Image credit: www.sonaar.at

ENGINE OF SCIENCE

The power plant of the tobacco factory was once powered by coal, later by oil and gas – today it is to be operated with innovative power and produce intellectual energy for society in the future. Since 2016, the Linz University of Art and Design and the Johannes Kepler University have been working together with the Tabakfabrik to position the ‘Kraftwerk’ as a powerhouse of interdisciplinary research. The goal is to create an environment that promotes inter- and transdisciplinary research as well as the unfolding and analysis of creative processes.  In the spirit of its former function, the ‘Kraftwerk’ thus becomes the driving force for research projects that enable and support creativity, experimentation and exchange between universities, disciplines and fields of practice.
 
The power plant’s boiler hall ‘Kesselhalle’, which is being transformed into a multifunctional lecture hall, serves as the engine of science. The hall is several stories high and offers a unique atmosphere for lectures, congresses or evening events as a spectacular location with different levels. In order to provide gastronomic services for the multifaceted event program in the ‘Kesselhalle’, the ground floor of the ‘Kraftwerk’ will offer space for a new gastronomy unit.
 

Image credit: Gregor Hartl Photography

beer instead of oil

Where the pipes once transported gas or heavy oil, beer with a very special recipe is to bubble in the future. To preserve the ‘Kraftwerk’ as a historic place of production, the remaining areas will be used for a craft beer brewery. This is a small, fine brewery facility with no significant incoming or outgoing traffic. For example, the former boilers in the power plant’s imposing boiler hall are replaced by fermentation vats and storage tanks.
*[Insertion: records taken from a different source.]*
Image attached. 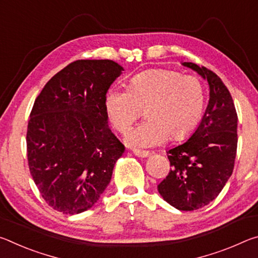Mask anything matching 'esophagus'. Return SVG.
I'll return each mask as SVG.
<instances>
[{
    "label": "esophagus",
    "instance_id": "obj_1",
    "mask_svg": "<svg viewBox=\"0 0 258 258\" xmlns=\"http://www.w3.org/2000/svg\"><path fill=\"white\" fill-rule=\"evenodd\" d=\"M133 154L138 157H141V158H147L151 155L150 151H146V150H139V149H134Z\"/></svg>",
    "mask_w": 258,
    "mask_h": 258
}]
</instances>
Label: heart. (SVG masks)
<instances>
[{"mask_svg": "<svg viewBox=\"0 0 258 258\" xmlns=\"http://www.w3.org/2000/svg\"><path fill=\"white\" fill-rule=\"evenodd\" d=\"M104 107L112 125L127 133L147 108L146 123L138 126L126 143L135 148L164 145L173 137L183 139L197 128L206 107V91L200 78L168 69H151L137 74L130 89L111 87Z\"/></svg>", "mask_w": 258, "mask_h": 258, "instance_id": "b5f03b06", "label": "heart"}]
</instances>
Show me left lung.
Here are the masks:
<instances>
[{
    "instance_id": "left-lung-1",
    "label": "left lung",
    "mask_w": 258,
    "mask_h": 258,
    "mask_svg": "<svg viewBox=\"0 0 258 258\" xmlns=\"http://www.w3.org/2000/svg\"><path fill=\"white\" fill-rule=\"evenodd\" d=\"M182 64L207 80L209 101L191 138L167 151L172 169L157 187L173 207L195 211L213 202L233 172L238 116L228 87L215 73L192 62Z\"/></svg>"
}]
</instances>
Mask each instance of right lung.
Masks as SVG:
<instances>
[{
    "label": "right lung",
    "mask_w": 258,
    "mask_h": 258,
    "mask_svg": "<svg viewBox=\"0 0 258 258\" xmlns=\"http://www.w3.org/2000/svg\"><path fill=\"white\" fill-rule=\"evenodd\" d=\"M123 71L112 60H76L35 100L26 137L28 166L55 211H87L111 180L125 147L109 128L104 98Z\"/></svg>",
    "instance_id": "add662e5"
}]
</instances>
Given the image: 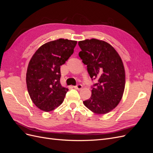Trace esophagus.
I'll return each instance as SVG.
<instances>
[{
    "label": "esophagus",
    "mask_w": 153,
    "mask_h": 153,
    "mask_svg": "<svg viewBox=\"0 0 153 153\" xmlns=\"http://www.w3.org/2000/svg\"><path fill=\"white\" fill-rule=\"evenodd\" d=\"M73 87L75 88V89H81L82 88V84H77L76 85L74 86Z\"/></svg>",
    "instance_id": "obj_1"
}]
</instances>
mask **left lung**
Listing matches in <instances>:
<instances>
[{"label": "left lung", "instance_id": "left-lung-1", "mask_svg": "<svg viewBox=\"0 0 153 153\" xmlns=\"http://www.w3.org/2000/svg\"><path fill=\"white\" fill-rule=\"evenodd\" d=\"M79 57L87 67L93 84L91 98L84 101L87 108L97 114L108 113L121 100L125 87V71L122 60L112 46L96 39L78 42Z\"/></svg>", "mask_w": 153, "mask_h": 153}]
</instances>
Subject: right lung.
<instances>
[{
    "mask_svg": "<svg viewBox=\"0 0 153 153\" xmlns=\"http://www.w3.org/2000/svg\"><path fill=\"white\" fill-rule=\"evenodd\" d=\"M76 41L59 39L43 45L29 63L27 90L37 107L50 112L61 105L68 89L60 83L61 66L73 53Z\"/></svg>",
    "mask_w": 153,
    "mask_h": 153,
    "instance_id": "right-lung-1",
    "label": "right lung"
}]
</instances>
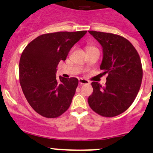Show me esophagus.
I'll return each mask as SVG.
<instances>
[{
    "instance_id": "1",
    "label": "esophagus",
    "mask_w": 153,
    "mask_h": 153,
    "mask_svg": "<svg viewBox=\"0 0 153 153\" xmlns=\"http://www.w3.org/2000/svg\"><path fill=\"white\" fill-rule=\"evenodd\" d=\"M79 83L80 85H85V84H89V81H88L87 79H85L79 78Z\"/></svg>"
}]
</instances>
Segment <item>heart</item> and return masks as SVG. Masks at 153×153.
Returning a JSON list of instances; mask_svg holds the SVG:
<instances>
[{
  "instance_id": "obj_1",
  "label": "heart",
  "mask_w": 153,
  "mask_h": 153,
  "mask_svg": "<svg viewBox=\"0 0 153 153\" xmlns=\"http://www.w3.org/2000/svg\"><path fill=\"white\" fill-rule=\"evenodd\" d=\"M94 48V47H91V46H88V47H87V49H89V48Z\"/></svg>"
}]
</instances>
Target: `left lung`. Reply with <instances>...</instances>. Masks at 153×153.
<instances>
[{"label": "left lung", "mask_w": 153, "mask_h": 153, "mask_svg": "<svg viewBox=\"0 0 153 153\" xmlns=\"http://www.w3.org/2000/svg\"><path fill=\"white\" fill-rule=\"evenodd\" d=\"M88 32L102 45L100 69L108 74L105 87L97 82L91 83L94 91L88 104L100 116L113 117L128 109L139 91L143 76L141 59L131 42L122 36Z\"/></svg>", "instance_id": "1"}]
</instances>
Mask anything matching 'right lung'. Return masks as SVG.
I'll return each instance as SVG.
<instances>
[{"label":"right lung","mask_w":153,"mask_h":153,"mask_svg":"<svg viewBox=\"0 0 153 153\" xmlns=\"http://www.w3.org/2000/svg\"><path fill=\"white\" fill-rule=\"evenodd\" d=\"M87 31L42 34L29 42L20 56V83L26 100L37 113L56 118L68 109L78 85L74 77L56 76L60 60Z\"/></svg>","instance_id":"right-lung-1"}]
</instances>
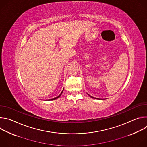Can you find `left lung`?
Instances as JSON below:
<instances>
[{
  "label": "left lung",
  "mask_w": 147,
  "mask_h": 147,
  "mask_svg": "<svg viewBox=\"0 0 147 147\" xmlns=\"http://www.w3.org/2000/svg\"><path fill=\"white\" fill-rule=\"evenodd\" d=\"M90 96H91V97L92 98H94V97H92V96H90Z\"/></svg>",
  "instance_id": "8db88e82"
}]
</instances>
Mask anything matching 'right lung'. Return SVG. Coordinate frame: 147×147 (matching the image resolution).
I'll use <instances>...</instances> for the list:
<instances>
[{"instance_id": "right-lung-1", "label": "right lung", "mask_w": 147, "mask_h": 147, "mask_svg": "<svg viewBox=\"0 0 147 147\" xmlns=\"http://www.w3.org/2000/svg\"><path fill=\"white\" fill-rule=\"evenodd\" d=\"M63 90L62 91V92H61V93L58 96H57V97H56V98H53V99H48V100H55V99H57L58 98H59L60 96V95H61V94H62V92H63Z\"/></svg>"}]
</instances>
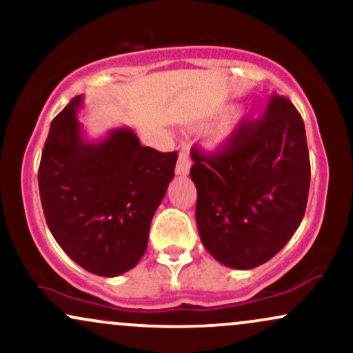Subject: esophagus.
Listing matches in <instances>:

The old walls of the power plant will be used to create classic ‘Linzer Bier’ varieties as well as changing creative beer varieties with unusual ingredients, which will tie in with centuries-old brewing traditions and consistently develop them further.
 
With the establishment of the ‘Linzer Bier’ brewer in the ‘Kraftwerk’ of Tabakfabrik, the Upper Austrian capital is regaining a piece of its identity – for the first time in around 40 years, beer is being brewed again in Linz.